» **Exercise directions**: Return all the data below as it stands, minus the pictures.

» **Provided material**:
+ + + + + + +
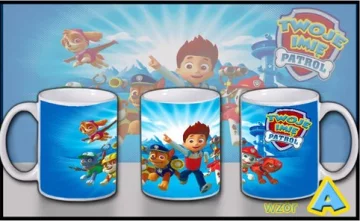 Kubek Paw Psi Partol
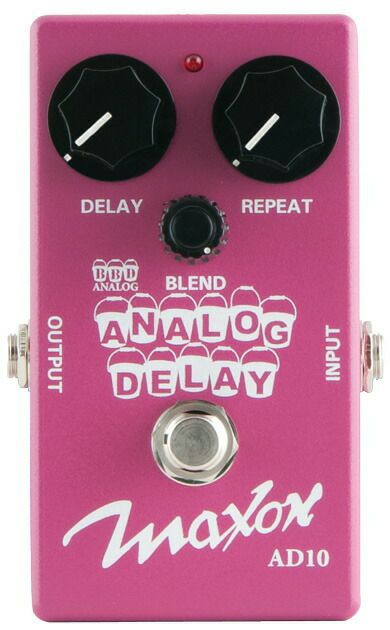 人気SALEお買MAXON ANALOG DELAY AD10 アナログディレイ ギター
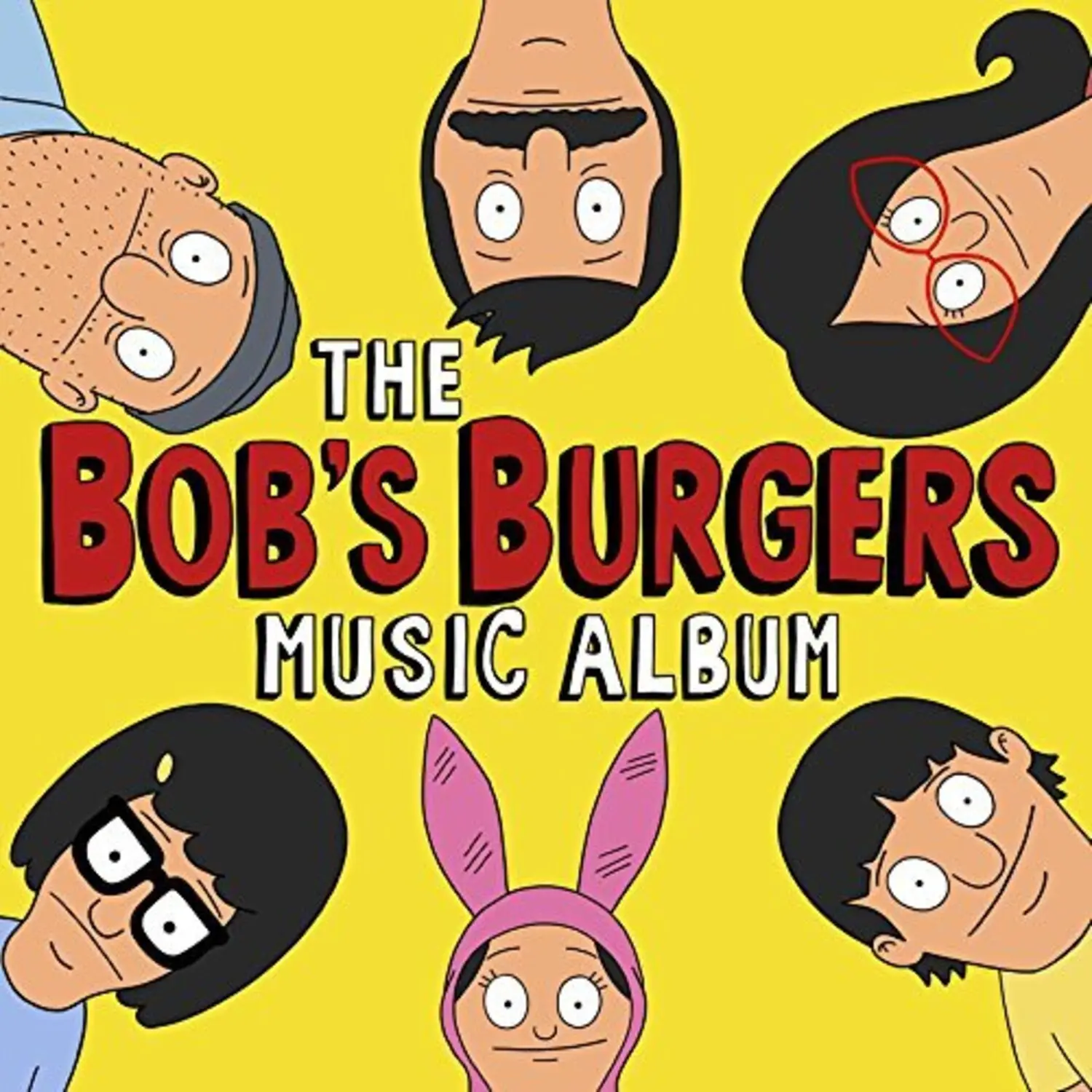 Bob's Burgers Music Album / O.S.T. - The Bob's Burgers Music Album (Original Soundtrack)  [CASSETTES]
+ + + + + + +
» **Response to the task**:
 Kubek Paw Psi Partol
 人気SALEお買MAXON ANALOG DELAY AD10 アナログディレイ ギター
 Bob's Burgers Music Album / O.S.T. - The Bob's Burgers Music Album (Original Soundtrack)  [CASSETTES]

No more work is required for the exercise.